* [Source material]:

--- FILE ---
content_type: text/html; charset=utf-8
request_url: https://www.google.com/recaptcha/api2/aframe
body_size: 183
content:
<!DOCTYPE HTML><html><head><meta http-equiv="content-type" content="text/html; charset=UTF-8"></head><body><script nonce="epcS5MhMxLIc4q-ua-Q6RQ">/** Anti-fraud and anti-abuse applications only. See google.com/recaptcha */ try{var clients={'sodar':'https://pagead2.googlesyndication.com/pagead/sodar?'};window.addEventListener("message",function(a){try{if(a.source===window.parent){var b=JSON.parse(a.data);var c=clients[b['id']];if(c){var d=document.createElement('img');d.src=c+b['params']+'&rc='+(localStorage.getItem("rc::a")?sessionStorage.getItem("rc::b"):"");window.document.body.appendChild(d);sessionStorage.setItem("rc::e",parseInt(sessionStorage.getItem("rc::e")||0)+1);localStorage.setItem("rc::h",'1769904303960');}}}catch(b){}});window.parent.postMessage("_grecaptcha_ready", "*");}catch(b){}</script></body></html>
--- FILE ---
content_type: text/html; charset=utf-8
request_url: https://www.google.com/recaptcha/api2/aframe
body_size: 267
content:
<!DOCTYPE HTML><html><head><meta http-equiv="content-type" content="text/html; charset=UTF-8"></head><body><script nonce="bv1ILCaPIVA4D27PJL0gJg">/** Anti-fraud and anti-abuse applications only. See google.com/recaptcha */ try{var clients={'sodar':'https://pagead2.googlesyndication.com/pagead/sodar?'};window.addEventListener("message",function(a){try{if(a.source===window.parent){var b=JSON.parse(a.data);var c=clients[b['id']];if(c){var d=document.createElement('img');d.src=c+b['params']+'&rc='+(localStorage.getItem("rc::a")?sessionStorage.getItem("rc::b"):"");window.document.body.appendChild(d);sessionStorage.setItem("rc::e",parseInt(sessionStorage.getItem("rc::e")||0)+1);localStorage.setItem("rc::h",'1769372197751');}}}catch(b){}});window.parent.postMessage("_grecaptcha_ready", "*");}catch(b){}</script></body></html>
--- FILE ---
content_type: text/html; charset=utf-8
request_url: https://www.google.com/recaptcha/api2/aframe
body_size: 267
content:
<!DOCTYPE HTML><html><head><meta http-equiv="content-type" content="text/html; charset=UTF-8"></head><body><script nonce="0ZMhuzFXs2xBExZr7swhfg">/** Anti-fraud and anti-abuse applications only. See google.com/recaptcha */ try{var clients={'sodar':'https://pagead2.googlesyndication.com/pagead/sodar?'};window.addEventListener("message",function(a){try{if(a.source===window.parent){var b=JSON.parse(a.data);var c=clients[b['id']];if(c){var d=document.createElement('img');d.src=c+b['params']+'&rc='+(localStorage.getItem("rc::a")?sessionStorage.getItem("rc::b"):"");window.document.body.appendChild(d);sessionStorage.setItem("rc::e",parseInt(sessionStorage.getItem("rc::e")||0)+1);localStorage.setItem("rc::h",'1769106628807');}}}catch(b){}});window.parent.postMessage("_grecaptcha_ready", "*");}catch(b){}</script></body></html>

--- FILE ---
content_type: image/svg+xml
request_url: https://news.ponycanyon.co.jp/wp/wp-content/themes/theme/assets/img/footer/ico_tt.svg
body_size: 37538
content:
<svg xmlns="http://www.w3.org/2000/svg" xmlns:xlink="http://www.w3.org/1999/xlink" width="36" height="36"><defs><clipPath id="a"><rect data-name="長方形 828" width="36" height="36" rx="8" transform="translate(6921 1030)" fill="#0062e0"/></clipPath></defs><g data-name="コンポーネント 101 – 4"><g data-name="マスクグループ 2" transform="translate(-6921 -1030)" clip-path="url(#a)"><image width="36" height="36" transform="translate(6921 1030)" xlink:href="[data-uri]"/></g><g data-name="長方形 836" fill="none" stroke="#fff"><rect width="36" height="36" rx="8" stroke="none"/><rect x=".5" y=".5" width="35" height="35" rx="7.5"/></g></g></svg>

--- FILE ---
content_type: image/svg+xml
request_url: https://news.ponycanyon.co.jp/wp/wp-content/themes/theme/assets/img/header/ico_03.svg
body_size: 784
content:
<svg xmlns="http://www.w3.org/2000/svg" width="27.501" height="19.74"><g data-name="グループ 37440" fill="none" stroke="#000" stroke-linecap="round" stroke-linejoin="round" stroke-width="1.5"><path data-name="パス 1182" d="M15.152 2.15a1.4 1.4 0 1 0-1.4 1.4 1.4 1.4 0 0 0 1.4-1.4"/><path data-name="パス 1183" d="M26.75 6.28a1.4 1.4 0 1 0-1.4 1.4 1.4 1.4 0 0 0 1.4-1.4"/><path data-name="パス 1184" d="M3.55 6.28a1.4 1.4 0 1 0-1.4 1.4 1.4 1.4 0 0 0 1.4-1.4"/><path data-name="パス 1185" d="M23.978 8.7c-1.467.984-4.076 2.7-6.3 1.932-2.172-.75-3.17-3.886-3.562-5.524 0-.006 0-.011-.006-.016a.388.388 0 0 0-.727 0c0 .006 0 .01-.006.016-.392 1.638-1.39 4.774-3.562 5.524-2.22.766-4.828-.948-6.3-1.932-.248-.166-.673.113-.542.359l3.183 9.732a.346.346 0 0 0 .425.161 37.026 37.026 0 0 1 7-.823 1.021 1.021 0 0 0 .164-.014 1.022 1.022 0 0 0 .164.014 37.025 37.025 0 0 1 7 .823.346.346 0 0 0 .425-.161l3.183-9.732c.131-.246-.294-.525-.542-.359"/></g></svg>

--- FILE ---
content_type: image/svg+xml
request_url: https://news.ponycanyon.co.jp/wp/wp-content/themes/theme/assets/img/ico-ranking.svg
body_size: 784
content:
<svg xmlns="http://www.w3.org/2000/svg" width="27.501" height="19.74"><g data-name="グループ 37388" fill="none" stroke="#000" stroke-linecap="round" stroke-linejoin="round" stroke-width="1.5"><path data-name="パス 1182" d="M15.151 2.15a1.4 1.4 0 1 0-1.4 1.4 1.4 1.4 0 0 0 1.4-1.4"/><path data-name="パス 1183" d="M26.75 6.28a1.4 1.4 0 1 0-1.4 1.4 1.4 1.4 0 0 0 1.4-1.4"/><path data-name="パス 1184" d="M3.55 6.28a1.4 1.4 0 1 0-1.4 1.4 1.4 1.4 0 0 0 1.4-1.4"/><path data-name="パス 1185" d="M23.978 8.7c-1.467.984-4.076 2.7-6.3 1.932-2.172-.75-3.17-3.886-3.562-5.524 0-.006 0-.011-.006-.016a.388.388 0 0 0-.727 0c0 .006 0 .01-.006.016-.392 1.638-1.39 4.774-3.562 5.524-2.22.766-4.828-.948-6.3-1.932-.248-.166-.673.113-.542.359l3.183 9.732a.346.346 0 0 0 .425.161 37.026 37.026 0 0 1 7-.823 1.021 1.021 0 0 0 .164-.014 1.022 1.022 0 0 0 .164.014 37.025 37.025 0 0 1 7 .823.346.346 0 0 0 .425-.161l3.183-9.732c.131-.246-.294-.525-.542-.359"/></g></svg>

* [Work order]:
Set down the entries above once more, verbatim.

* [Completed exercise]:
--- FILE ---
content_type: text/html; charset=utf-8
request_url: https://www.google.com/recaptcha/api2/aframe
body_size: 183
content:
<!DOCTYPE HTML><html><head><meta http-equiv="content-type" content="text/html; charset=UTF-8"></head><body><script nonce="epcS5MhMxLIc4q-ua-Q6RQ">/** Anti-fraud and anti-abuse applications only. See google.com/recaptcha */ try{var clients={'sodar':'https://pagead2.googlesyndication.com/pagead/sodar?'};window.addEventListener("message",function(a){try{if(a.source===window.parent){var b=JSON.parse(a.data);var c=clients[b['id']];if(c){var d=document.createElement('img');d.src=c+b['params']+'&rc='+(localStorage.getItem("rc::a")?sessionStorage.getItem("rc::b"):"");window.document.body.appendChild(d);sessionStorage.setItem("rc::e",parseInt(sessionStorage.getItem("rc::e")||0)+1);localStorage.setItem("rc::h",'1769904303960');}}}catch(b){}});window.parent.postMessage("_grecaptcha_ready", "*");}catch(b){}</script></body></html>
--- FILE ---
content_type: text/html; charset=utf-8
request_url: https://www.google.com/recaptcha/api2/aframe
body_size: 267
content:
<!DOCTYPE HTML><html><head><meta http-equiv="content-type" content="text/html; charset=UTF-8"></head><body><script nonce="bv1ILCaPIVA4D27PJL0gJg">/** Anti-fraud and anti-abuse applications only. See google.com/recaptcha */ try{var clients={'sodar':'https://pagead2.googlesyndication.com/pagead/sodar?'};window.addEventListener("message",function(a){try{if(a.source===window.parent){var b=JSON.parse(a.data);var c=clients[b['id']];if(c){var d=document.createElement('img');d.src=c+b['params']+'&rc='+(localStorage.getItem("rc::a")?sessionStorage.getItem("rc::b"):"");window.document.body.appendChild(d);sessionStorage.setItem("rc::e",parseInt(sessionStorage.getItem("rc::e")||0)+1);localStorage.setItem("rc::h",'1769372197751');}}}catch(b){}});window.parent.postMessage("_grecaptcha_ready", "*");}catch(b){}</script></body></html>
--- FILE ---
content_type: text/html; charset=utf-8
request_url: https://www.google.com/recaptcha/api2/aframe
body_size: 267
content:
<!DOCTYPE HTML><html><head><meta http-equiv="content-type" content="text/html; charset=UTF-8"></head><body><script nonce="0ZMhuzFXs2xBExZr7swhfg">/** Anti-fraud and anti-abuse applications only. See google.com/recaptcha */ try{var clients={'sodar':'https://pagead2.googlesyndication.com/pagead/sodar?'};window.addEventListener("message",function(a){try{if(a.source===window.parent){var b=JSON.parse(a.data);var c=clients[b['id']];if(c){var d=document.createElement('img');d.src=c+b['params']+'&rc='+(localStorage.getItem("rc::a")?sessionStorage.getItem("rc::b"):"");window.document.body.appendChild(d);sessionStorage.setItem("rc::e",parseInt(sessionStorage.getItem("rc::e")||0)+1);localStorage.setItem("rc::h",'1769106628807');}}}catch(b){}});window.parent.postMessage("_grecaptcha_ready", "*");}catch(b){}</script></body></html>

--- FILE ---
content_type: image/svg+xml
request_url: https://news.ponycanyon.co.jp/wp/wp-content/themes/theme/assets/img/footer/ico_tt.svg
body_size: 37538
content:
<svg xmlns="http://www.w3.org/2000/svg" xmlns:xlink="http://www.w3.org/1999/xlink" width="36" height="36"><defs><clipPath id="a"><rect data-name="長方形 828" width="36" height="36" rx="8" transform="translate(6921 1030)" fill="#0062e0"/></clipPath></defs><g data-name="コンポーネント 101 – 4"><g data-name="マスクグループ 2" transform="translate(-6921 -1030)" clip-path="url(#a)"><image width="36" height="36" transform="translate(6921 1030)" xlink:href="[data-uri]"/></g><g data-name="長方形 836" fill="none" stroke="#fff"><rect width="36" height="36" rx="8" stroke="none"/><rect x=".5" y=".5" width="35" height="35" rx="7.5"/></g></g></svg>

--- FILE ---
content_type: image/svg+xml
request_url: https://news.ponycanyon.co.jp/wp/wp-content/themes/theme/assets/img/header/ico_03.svg
body_size: 784
content:
<svg xmlns="http://www.w3.org/2000/svg" width="27.501" height="19.74"><g data-name="グループ 37440" fill="none" stroke="#000" stroke-linecap="round" stroke-linejoin="round" stroke-width="1.5"><path data-name="パス 1182" d="M15.152 2.15a1.4 1.4 0 1 0-1.4 1.4 1.4 1.4 0 0 0 1.4-1.4"/><path data-name="パス 1183" d="M26.75 6.28a1.4 1.4 0 1 0-1.4 1.4 1.4 1.4 0 0 0 1.4-1.4"/><path data-name="パス 1184" d="M3.55 6.28a1.4 1.4 0 1 0-1.4 1.4 1.4 1.4 0 0 0 1.4-1.4"/><path data-name="パス 1185" d="M23.978 8.7c-1.467.984-4.076 2.7-6.3 1.932-2.172-.75-3.17-3.886-3.562-5.524 0-.006 0-.011-.006-.016a.388.388 0 0 0-.727 0c0 .006 0 .01-.006.016-.392 1.638-1.39 4.774-3.562 5.524-2.22.766-4.828-.948-6.3-1.932-.248-.166-.673.113-.542.359l3.183 9.732a.346.346 0 0 0 .425.161 37.026 37.026 0 0 1 7-.823 1.021 1.021 0 0 0 .164-.014 1.022 1.022 0 0 0 .164.014 37.025 37.025 0 0 1 7 .823.346.346 0 0 0 .425-.161l3.183-9.732c.131-.246-.294-.525-.542-.359"/></g></svg>

--- FILE ---
content_type: image/svg+xml
request_url: https://news.ponycanyon.co.jp/wp/wp-content/themes/theme/assets/img/ico-ranking.svg
body_size: 784
content:
<svg xmlns="http://www.w3.org/2000/svg" width="27.501" height="19.74"><g data-name="グループ 37388" fill="none" stroke="#000" stroke-linecap="round" stroke-linejoin="round" stroke-width="1.5"><path data-name="パス 1182" d="M15.151 2.15a1.4 1.4 0 1 0-1.4 1.4 1.4 1.4 0 0 0 1.4-1.4"/><path data-name="パス 1183" d="M26.75 6.28a1.4 1.4 0 1 0-1.4 1.4 1.4 1.4 0 0 0 1.4-1.4"/><path data-name="パス 1184" d="M3.55 6.28a1.4 1.4 0 1 0-1.4 1.4 1.4 1.4 0 0 0 1.4-1.4"/><path data-name="パス 1185" d="M23.978 8.7c-1.467.984-4.076 2.7-6.3 1.932-2.172-.75-3.17-3.886-3.562-5.524 0-.006 0-.011-.006-.016a.388.388 0 0 0-.727 0c0 .006 0 .01-.006.016-.392 1.638-1.39 4.774-3.562 5.524-2.22.766-4.828-.948-6.3-1.932-.248-.166-.673.113-.542.359l3.183 9.732a.346.346 0 0 0 .425.161 37.026 37.026 0 0 1 7-.823 1.021 1.021 0 0 0 .164-.014 1.022 1.022 0 0 0 .164.014 37.025 37.025 0 0 1 7 .823.346.346 0 0 0 .425-.161l3.183-9.732c.131-.246-.294-.525-.542-.359"/></g></svg>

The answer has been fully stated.